◆ Seçilen metin ◆
════════════════
1. YAZARLAR

  2. Yıldıray OĞUR

  3. Paralel devlet artık hatta karışabilir mi?
Yıldıray OĞUR

Yıldıray OĞUR

Türkiye Gazetesi
Yazarın Tüm Yazıları >

Paralel devlet artık hatta karışabilir mi?

A+A-

Tam bir yıl oldu, oluyor. Çözüm süreci başlayalı. Geçen yıl Aralık ayında MİT Müsteşarı Hakan Fidan’ın İmralı’ya gitmesi, ardından Başbakan’ın bu görüşmeleri açıklamasının üzerinden bir yıl geçti. Sadece 2012 yılının kanlı bilançosuna (resmî rakamlara göre 2012 yılında 438 PKK’lı, 180 güvenlik görevlisi, 42 sivil hayatını kaybetti) bakmak bile 2013’ün kıymetini anlamaya yeter.
════════════════
◆ Görev yönergesi ◆
Çözüm süreci üzerine yazılmış köşe yazısını son cümlesinden sonra sürdürün.

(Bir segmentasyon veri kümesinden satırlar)
════════════════
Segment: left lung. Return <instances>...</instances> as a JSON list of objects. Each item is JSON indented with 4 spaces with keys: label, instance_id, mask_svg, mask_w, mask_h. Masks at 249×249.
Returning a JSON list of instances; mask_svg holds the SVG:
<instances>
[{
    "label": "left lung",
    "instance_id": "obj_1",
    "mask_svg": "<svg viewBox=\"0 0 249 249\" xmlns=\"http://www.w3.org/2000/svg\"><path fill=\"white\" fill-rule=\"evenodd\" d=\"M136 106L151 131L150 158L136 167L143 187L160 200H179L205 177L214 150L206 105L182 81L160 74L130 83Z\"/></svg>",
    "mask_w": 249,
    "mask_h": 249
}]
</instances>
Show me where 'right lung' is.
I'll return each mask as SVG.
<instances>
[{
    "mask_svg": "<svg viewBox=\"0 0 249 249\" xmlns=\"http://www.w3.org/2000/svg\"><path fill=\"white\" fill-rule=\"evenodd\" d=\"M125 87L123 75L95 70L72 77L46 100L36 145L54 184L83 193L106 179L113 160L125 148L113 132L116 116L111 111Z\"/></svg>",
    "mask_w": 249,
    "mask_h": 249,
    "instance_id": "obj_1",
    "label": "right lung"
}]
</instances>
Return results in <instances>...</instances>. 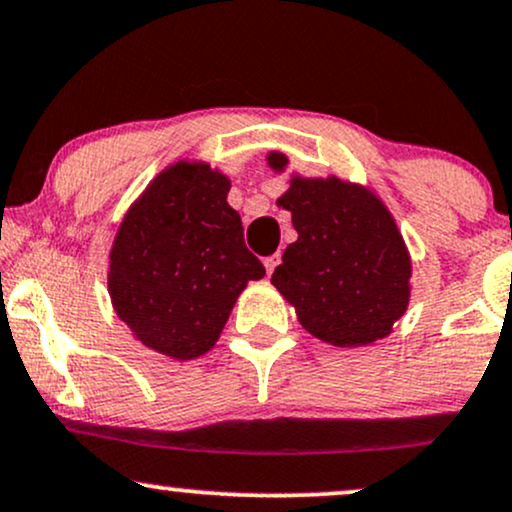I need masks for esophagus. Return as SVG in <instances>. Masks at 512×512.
<instances>
[{
    "instance_id": "34e87169",
    "label": "esophagus",
    "mask_w": 512,
    "mask_h": 512,
    "mask_svg": "<svg viewBox=\"0 0 512 512\" xmlns=\"http://www.w3.org/2000/svg\"><path fill=\"white\" fill-rule=\"evenodd\" d=\"M279 264H281V255H279V252H274V255L264 257V269H267V274H269V276L274 274V269L279 267Z\"/></svg>"
}]
</instances>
════════════════
◆ Yanıt ◆
Bu bir yılda, kaza, mayına basma nedeniyle yaşanan ölümlerin dışında ölüm haberi gelen iki olay oldu. Lice ve Yüksekova’da güvenlik güçleri tarafından dört sivil vatandaş öldürüldü. Son Yüksekova’daki acı olay çözüm sürecinin belki de en kritik anıydı. Kötü hafızaları canlandırıp, bir kırılmaya neden olmamasını Öcalan’ın protestoları da bitiren açıklamasına borçluyuz. Öcalan “bu provokasyondur, arkasında da paralel devlet var” dedi.

Peki neyi kastediyor Öcalan, daha önce de kullandığı bu paralel devletle? Buna cevap veren çok ama, somut bir karine gösteren pek yok.

Halbuki devlet içinde Kürt sorununun çözümüyle ilgili kavganın uzun ve hiçbir istihbarî bilgiye gerek olmadan açık kaynaklardan, haberlerden takip edilebilecek bir tarihi var. Çoğu da önümüzde yaşandı.

1993’e kadar gidilebilir. Ama biz bugünkü kavgayı anlamak için 2005’e kadar gidelim.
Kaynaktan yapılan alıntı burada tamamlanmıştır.